··· Records supplied ···
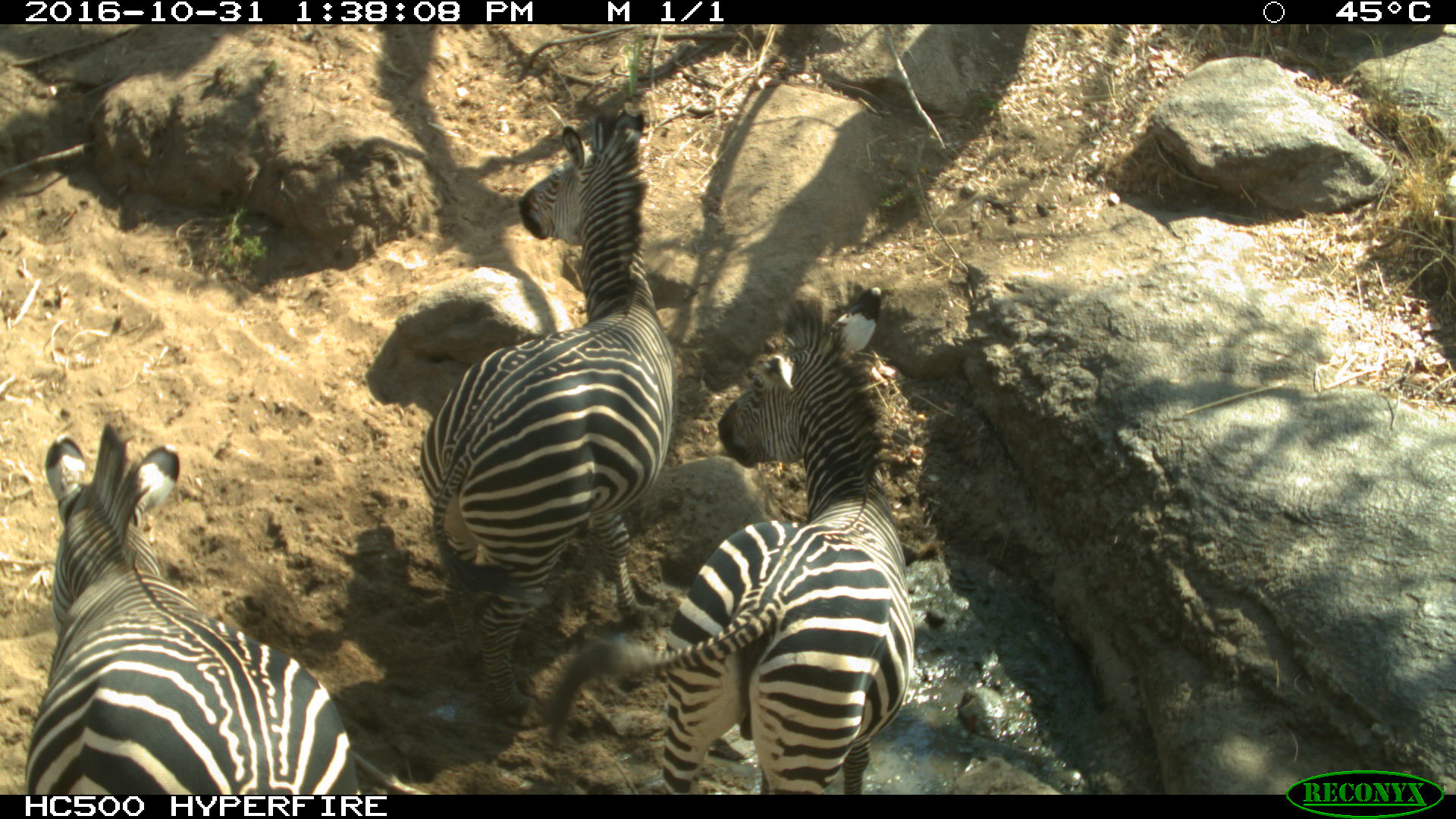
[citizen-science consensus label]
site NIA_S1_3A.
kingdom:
···
··· Records supplied ···
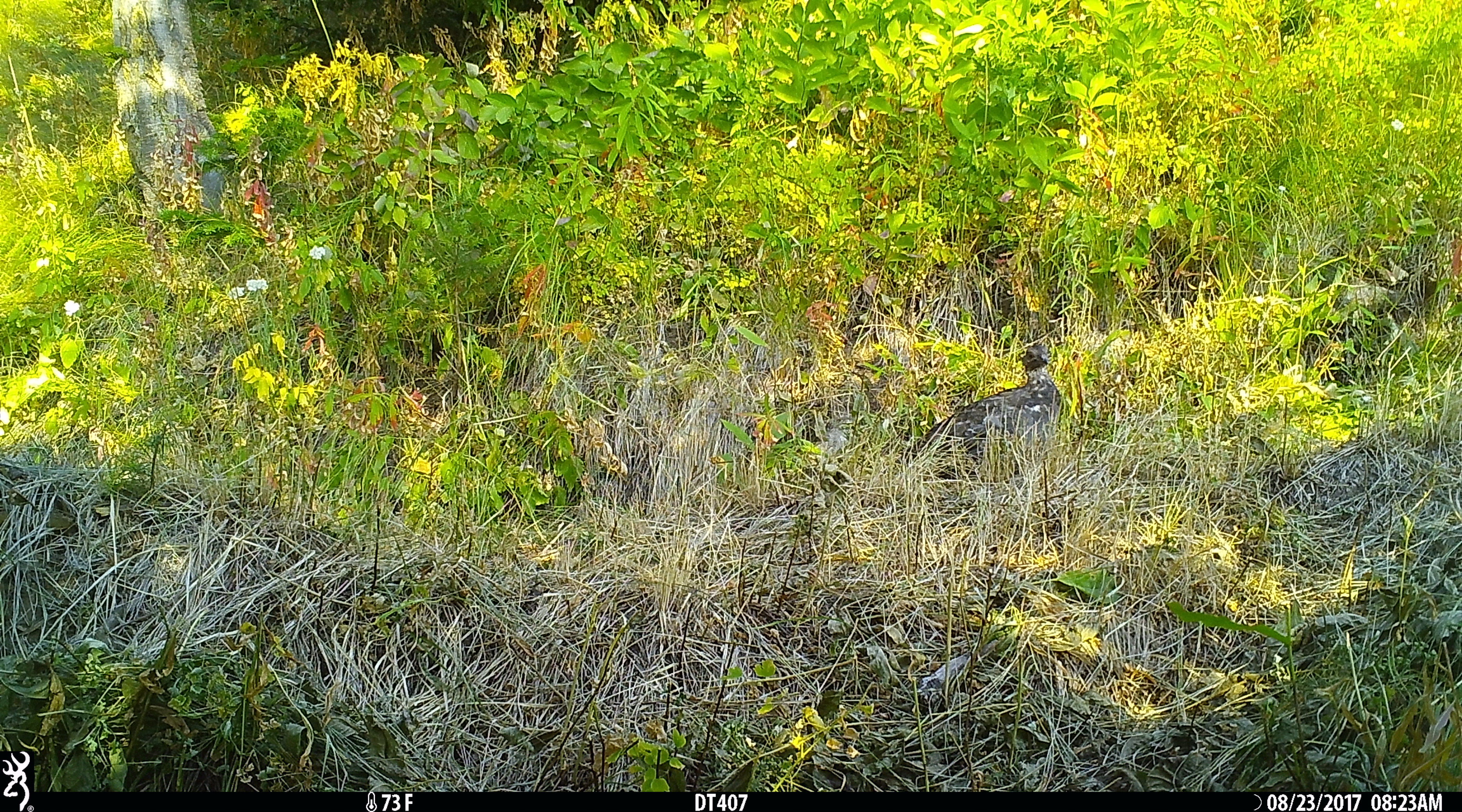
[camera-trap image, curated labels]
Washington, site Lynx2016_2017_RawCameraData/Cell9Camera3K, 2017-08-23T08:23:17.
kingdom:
···
* Assignment *
Each line of the material that has the word "site" belongs in the answer.

* Task solution *
site NIA_S1_3A.
Washington, site Lynx2016_2017_RawCameraData/Cell9Camera3K, 2017-08-23T08:23:17.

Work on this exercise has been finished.